In fact it's so much cheaper that it's even more economic to use solar/wind to synthesize natural gas and burn that to generate electricity.

Never mind all of the cheaper short term storage options (pumped storage, batteries).

And this doesnt even account for the storage nuclear power would need (it's even less economic to use it for load following) or the need for taxpayer indemnification against catastrophe cleanup costs.

1 comments

>> In fact it's so much cheaper that it's even more economic to use solar/wind to synthesize natural gas and burn that to generate electricity.

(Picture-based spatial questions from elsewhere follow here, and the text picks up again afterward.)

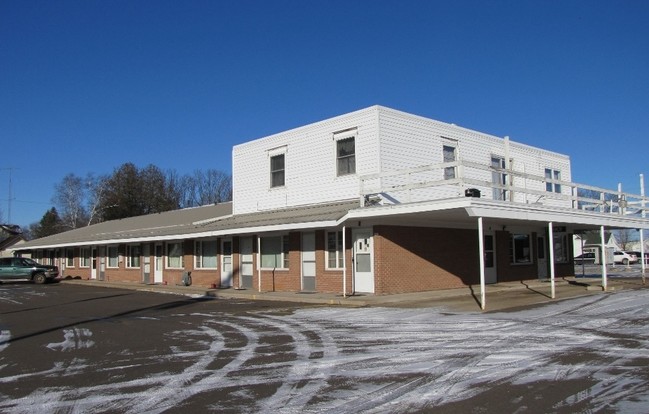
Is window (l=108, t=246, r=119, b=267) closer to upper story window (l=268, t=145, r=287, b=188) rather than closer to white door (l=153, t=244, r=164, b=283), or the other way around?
white door (l=153, t=244, r=164, b=283)

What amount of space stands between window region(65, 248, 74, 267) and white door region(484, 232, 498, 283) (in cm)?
3245

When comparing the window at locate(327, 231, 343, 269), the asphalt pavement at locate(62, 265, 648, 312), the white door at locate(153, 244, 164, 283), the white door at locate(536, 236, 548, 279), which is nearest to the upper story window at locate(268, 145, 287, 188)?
the window at locate(327, 231, 343, 269)

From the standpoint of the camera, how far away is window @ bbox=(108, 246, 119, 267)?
121 ft

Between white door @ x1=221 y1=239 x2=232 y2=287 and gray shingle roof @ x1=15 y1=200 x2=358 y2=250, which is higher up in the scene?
gray shingle roof @ x1=15 y1=200 x2=358 y2=250

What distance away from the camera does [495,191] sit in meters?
25.1

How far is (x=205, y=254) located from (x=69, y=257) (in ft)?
70.5

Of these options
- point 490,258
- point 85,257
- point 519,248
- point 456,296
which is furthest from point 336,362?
point 85,257

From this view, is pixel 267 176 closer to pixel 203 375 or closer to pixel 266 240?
pixel 266 240

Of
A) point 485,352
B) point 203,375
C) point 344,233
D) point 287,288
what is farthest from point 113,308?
point 485,352

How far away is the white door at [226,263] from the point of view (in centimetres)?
2602

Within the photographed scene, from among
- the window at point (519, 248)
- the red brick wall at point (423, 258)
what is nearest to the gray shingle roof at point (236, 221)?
the red brick wall at point (423, 258)

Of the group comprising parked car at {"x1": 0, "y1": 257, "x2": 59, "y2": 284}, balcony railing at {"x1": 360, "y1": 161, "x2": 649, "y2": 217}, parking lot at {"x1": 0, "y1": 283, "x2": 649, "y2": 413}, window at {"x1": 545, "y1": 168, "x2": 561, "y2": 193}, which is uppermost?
window at {"x1": 545, "y1": 168, "x2": 561, "y2": 193}

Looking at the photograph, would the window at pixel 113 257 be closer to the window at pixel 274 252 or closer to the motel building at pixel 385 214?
the motel building at pixel 385 214

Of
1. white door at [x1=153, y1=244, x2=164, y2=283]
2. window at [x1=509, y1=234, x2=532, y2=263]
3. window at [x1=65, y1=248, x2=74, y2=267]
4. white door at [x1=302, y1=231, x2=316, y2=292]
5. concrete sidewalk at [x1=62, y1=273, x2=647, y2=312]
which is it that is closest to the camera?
concrete sidewalk at [x1=62, y1=273, x2=647, y2=312]
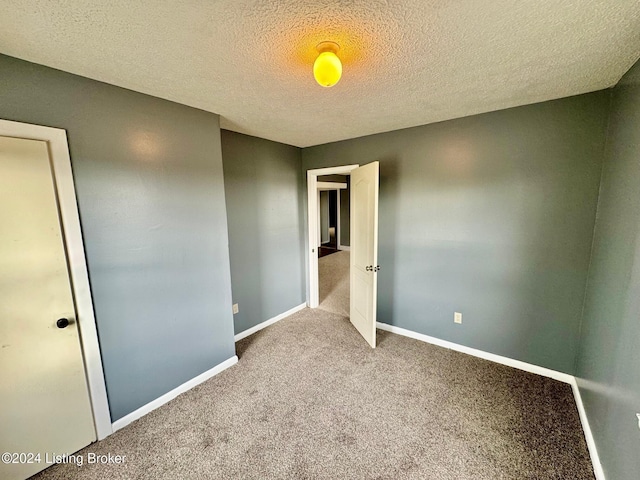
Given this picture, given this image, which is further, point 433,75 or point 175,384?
point 175,384

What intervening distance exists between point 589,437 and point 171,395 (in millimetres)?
3008

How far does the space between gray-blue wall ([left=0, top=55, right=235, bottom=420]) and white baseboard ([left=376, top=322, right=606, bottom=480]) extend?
213 cm

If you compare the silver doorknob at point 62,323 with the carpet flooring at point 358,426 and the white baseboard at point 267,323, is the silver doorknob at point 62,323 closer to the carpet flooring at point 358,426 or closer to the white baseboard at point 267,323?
the carpet flooring at point 358,426

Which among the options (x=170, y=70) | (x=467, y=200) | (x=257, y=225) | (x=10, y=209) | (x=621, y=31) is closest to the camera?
(x=621, y=31)

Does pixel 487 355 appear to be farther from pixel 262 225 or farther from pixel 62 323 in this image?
pixel 62 323

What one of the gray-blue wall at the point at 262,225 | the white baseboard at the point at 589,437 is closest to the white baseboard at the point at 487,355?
the white baseboard at the point at 589,437

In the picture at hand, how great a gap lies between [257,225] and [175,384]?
5.87 ft

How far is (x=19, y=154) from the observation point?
4.50 feet

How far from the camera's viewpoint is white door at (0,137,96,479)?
1373 mm

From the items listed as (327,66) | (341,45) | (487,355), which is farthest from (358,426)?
(341,45)

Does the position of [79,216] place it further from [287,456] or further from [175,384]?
[287,456]

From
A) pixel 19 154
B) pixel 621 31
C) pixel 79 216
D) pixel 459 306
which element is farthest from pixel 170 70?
pixel 459 306

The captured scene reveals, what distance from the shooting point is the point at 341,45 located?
128 cm

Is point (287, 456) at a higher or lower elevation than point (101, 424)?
lower
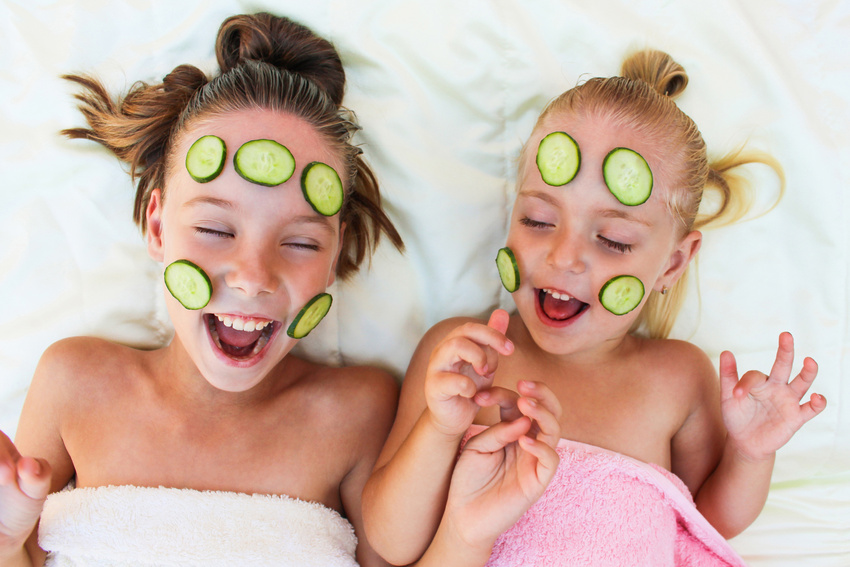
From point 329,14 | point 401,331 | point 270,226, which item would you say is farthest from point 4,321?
point 329,14

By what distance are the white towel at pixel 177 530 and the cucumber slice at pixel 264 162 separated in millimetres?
840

Interesting. Never heard of this being done in practice before, do you have references of what you're referring to?

https://theecologist.org/2016/feb/17/wind-power-windgas-chea...

It's not done at scale because we don't actually have that much spare renewable energy capacity. Whenever renewables power over 90% of current usage on one particular day anywhere it tends to hit the news.

Pretty much every MWh generated by green energy these days is just a MWh of natural gas extracted from the earth that is not burned. This actually means that while we use as much natural gas as we do that the economics of nuclear power are even worse by comparison.

The above study is a hypothetical solution to solar and wind routinely overproducing what batteries and pumped storage can keep up with. Even then it probably wouldn't make economic sense until natural gas extraction gets hit with import or carbon taxes. Just because it's cheaper than nuclear power that doesn't make it cheap.

No one will do this at scale until we stop burning fossil gas.

But as a technology it exists. The early outputs will be for things that can't be replaced with cheap renewable generated electricity, like e-fuels for spacecraft, which Tesla is doing in Texas.